The studio's anxiety about this film's all-Black cast is evident in the film's 3:48 minute trailer. It consists of white actor Dick Powell talking directly to the camera, white workers preparing costumes and props, and author Marc Connelly explaining the rationale for the bare sets to a studio executive. According to Connelly, it is how a "simple, devout" people would imagine heaven. At no time are Rex Ingram or any of the film's other stars shown in the preview, and there is only a brief sequence of black extras in a long shot.
Banned in many countries.
The part of "De Lawd" was originally written to be played in blackface by Al Jolson. When that fell through, it was offered to Paul Robeson, who refused it. It eventually was given to Rex Ingram. In this movie, Ingram portrays God; he would also portray the Devil (called "Lucifer, Jr.") in the musical Cabin in the Sky (1943).

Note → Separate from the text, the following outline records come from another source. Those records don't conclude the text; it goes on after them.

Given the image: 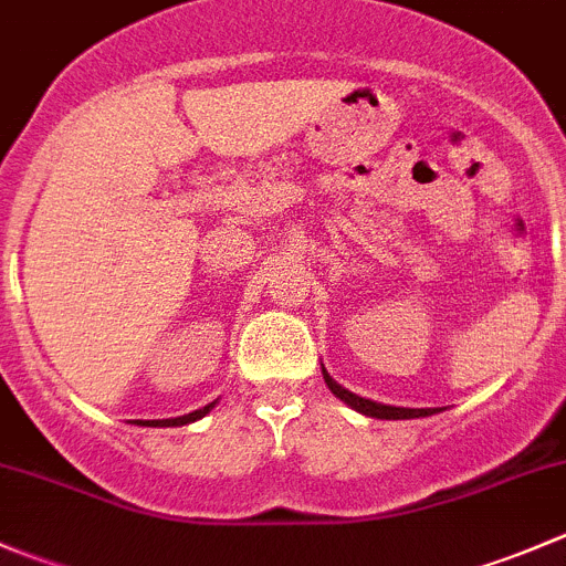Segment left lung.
I'll return each mask as SVG.
<instances>
[{
  "label": "left lung",
  "instance_id": "obj_1",
  "mask_svg": "<svg viewBox=\"0 0 566 566\" xmlns=\"http://www.w3.org/2000/svg\"><path fill=\"white\" fill-rule=\"evenodd\" d=\"M323 378H325V386H328V389L334 391L336 397L342 399V402H347L350 408H356L358 413L373 416V419H419V416H432V413H438V410H441V408H394V405L373 402V399L358 397V394L342 389V386L336 384V380L331 378L325 369H323Z\"/></svg>",
  "mask_w": 566,
  "mask_h": 566
}]
</instances>
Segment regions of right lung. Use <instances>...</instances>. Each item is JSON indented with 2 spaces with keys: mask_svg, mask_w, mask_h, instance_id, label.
<instances>
[{
  "mask_svg": "<svg viewBox=\"0 0 566 566\" xmlns=\"http://www.w3.org/2000/svg\"><path fill=\"white\" fill-rule=\"evenodd\" d=\"M213 408H216V402H210V405H205V408L193 410V413L177 416V419H150V421L136 419V424H139V427H182V424H191V421L202 419V416H208Z\"/></svg>",
  "mask_w": 566,
  "mask_h": 566,
  "instance_id": "1",
  "label": "right lung"
}]
</instances>
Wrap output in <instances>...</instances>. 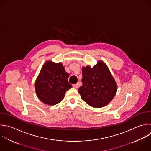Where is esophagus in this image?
I'll return each mask as SVG.
<instances>
[{"mask_svg":"<svg viewBox=\"0 0 151 151\" xmlns=\"http://www.w3.org/2000/svg\"><path fill=\"white\" fill-rule=\"evenodd\" d=\"M73 87L75 88H77L78 87V84H73Z\"/></svg>","mask_w":151,"mask_h":151,"instance_id":"34e87169","label":"esophagus"}]
</instances>
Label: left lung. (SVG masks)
<instances>
[{
    "mask_svg": "<svg viewBox=\"0 0 151 151\" xmlns=\"http://www.w3.org/2000/svg\"><path fill=\"white\" fill-rule=\"evenodd\" d=\"M83 85L78 88L81 99L96 108L107 105L117 92V84L106 64L102 61L93 67L82 68Z\"/></svg>",
    "mask_w": 151,
    "mask_h": 151,
    "instance_id": "8db88e82",
    "label": "left lung"
}]
</instances>
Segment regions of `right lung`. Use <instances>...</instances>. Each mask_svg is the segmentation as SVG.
Wrapping results in <instances>:
<instances>
[{"mask_svg":"<svg viewBox=\"0 0 151 151\" xmlns=\"http://www.w3.org/2000/svg\"><path fill=\"white\" fill-rule=\"evenodd\" d=\"M69 74L61 63L47 61L42 66L35 83L38 99L44 103L55 105L64 98L65 92L72 87L68 83Z\"/></svg>","mask_w":151,"mask_h":151,"instance_id":"1","label":"right lung"}]
</instances>
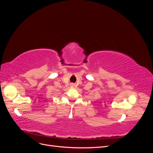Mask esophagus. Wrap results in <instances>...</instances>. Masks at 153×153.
Here are the masks:
<instances>
[{
	"instance_id": "obj_1",
	"label": "esophagus",
	"mask_w": 153,
	"mask_h": 153,
	"mask_svg": "<svg viewBox=\"0 0 153 153\" xmlns=\"http://www.w3.org/2000/svg\"><path fill=\"white\" fill-rule=\"evenodd\" d=\"M71 86H74V85H75V84H71Z\"/></svg>"
}]
</instances>
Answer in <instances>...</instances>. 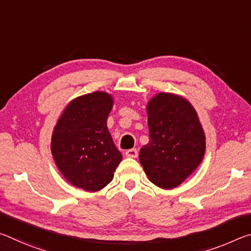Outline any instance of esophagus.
<instances>
[{"mask_svg":"<svg viewBox=\"0 0 251 251\" xmlns=\"http://www.w3.org/2000/svg\"><path fill=\"white\" fill-rule=\"evenodd\" d=\"M125 155L127 157H130V158H135V157H137V150H136V148H130V150H127Z\"/></svg>","mask_w":251,"mask_h":251,"instance_id":"1","label":"esophagus"}]
</instances>
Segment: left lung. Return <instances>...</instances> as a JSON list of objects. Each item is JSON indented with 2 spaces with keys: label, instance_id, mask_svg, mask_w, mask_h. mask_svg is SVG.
<instances>
[{
  "label": "left lung",
  "instance_id": "8db88e82",
  "mask_svg": "<svg viewBox=\"0 0 251 251\" xmlns=\"http://www.w3.org/2000/svg\"><path fill=\"white\" fill-rule=\"evenodd\" d=\"M147 114L150 142L139 160L152 184L174 188L201 164L205 134L194 107L180 96L160 93L148 103Z\"/></svg>",
  "mask_w": 251,
  "mask_h": 251
}]
</instances>
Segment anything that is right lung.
Masks as SVG:
<instances>
[{"mask_svg": "<svg viewBox=\"0 0 251 251\" xmlns=\"http://www.w3.org/2000/svg\"><path fill=\"white\" fill-rule=\"evenodd\" d=\"M113 99L103 92L77 97L62 114L52 136V154L71 184L96 192L109 184L123 156L107 129Z\"/></svg>", "mask_w": 251, "mask_h": 251, "instance_id": "obj_1", "label": "right lung"}]
</instances>
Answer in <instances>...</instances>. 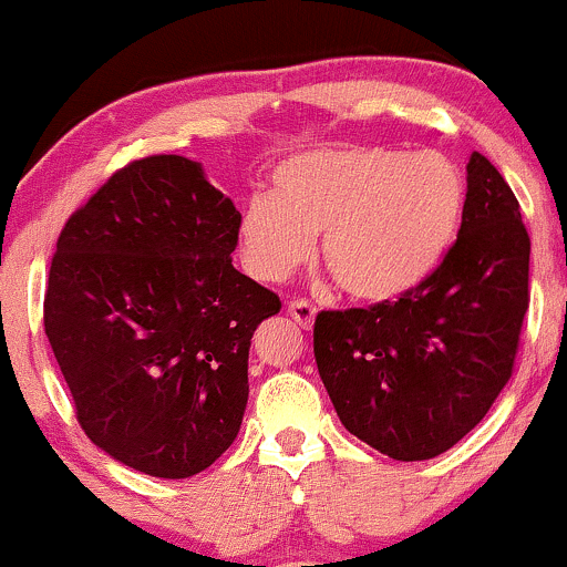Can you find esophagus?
Returning a JSON list of instances; mask_svg holds the SVG:
<instances>
[{
  "label": "esophagus",
  "instance_id": "obj_1",
  "mask_svg": "<svg viewBox=\"0 0 567 567\" xmlns=\"http://www.w3.org/2000/svg\"><path fill=\"white\" fill-rule=\"evenodd\" d=\"M288 315L298 324H301L303 330H311V324H315V317H317V309L309 301H290L288 303Z\"/></svg>",
  "mask_w": 567,
  "mask_h": 567
}]
</instances>
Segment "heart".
I'll return each instance as SVG.
<instances>
[{
  "instance_id": "1",
  "label": "heart",
  "mask_w": 567,
  "mask_h": 567,
  "mask_svg": "<svg viewBox=\"0 0 567 567\" xmlns=\"http://www.w3.org/2000/svg\"><path fill=\"white\" fill-rule=\"evenodd\" d=\"M275 197L247 199L237 220L245 271L285 282L315 252L357 301L402 298L434 275L464 216V181L437 152L311 148L279 162Z\"/></svg>"
}]
</instances>
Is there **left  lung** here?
Wrapping results in <instances>:
<instances>
[{"label":"left lung","mask_w":567,"mask_h":567,"mask_svg":"<svg viewBox=\"0 0 567 567\" xmlns=\"http://www.w3.org/2000/svg\"><path fill=\"white\" fill-rule=\"evenodd\" d=\"M528 264L517 197L474 152L458 239L437 271L396 301L317 315L315 360L341 424L394 461L464 440L512 375Z\"/></svg>","instance_id":"obj_1"}]
</instances>
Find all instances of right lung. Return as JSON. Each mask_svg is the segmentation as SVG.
<instances>
[{
	"mask_svg": "<svg viewBox=\"0 0 567 567\" xmlns=\"http://www.w3.org/2000/svg\"><path fill=\"white\" fill-rule=\"evenodd\" d=\"M237 220L199 162L159 154L58 237L44 333L84 434L130 470L194 477L243 426L250 338L282 303L231 266Z\"/></svg>",
	"mask_w": 567,
	"mask_h": 567,
	"instance_id": "1",
	"label": "right lung"
}]
</instances>
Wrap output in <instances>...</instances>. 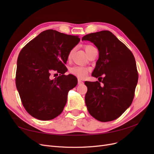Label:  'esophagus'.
<instances>
[{
	"label": "esophagus",
	"mask_w": 154,
	"mask_h": 154,
	"mask_svg": "<svg viewBox=\"0 0 154 154\" xmlns=\"http://www.w3.org/2000/svg\"><path fill=\"white\" fill-rule=\"evenodd\" d=\"M78 85H82V84H83V82L82 81H81V80H78Z\"/></svg>",
	"instance_id": "1"
}]
</instances>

The original Broadway stage production won the 1930 Pulitzer Prize for Drama. It opened February 26, 1930 at the Mansfield Theatre in New York and ran for 640 performances. Juanita Hall, who later played "Bloody Mary" in the stage and film versions of Richard Rodgers and Oscar Hammerstein II's classic South Pacific (1958), appeared in the original stage production.
Ranked 9th best movie in 1936 by Film Daily's annual poll of critics.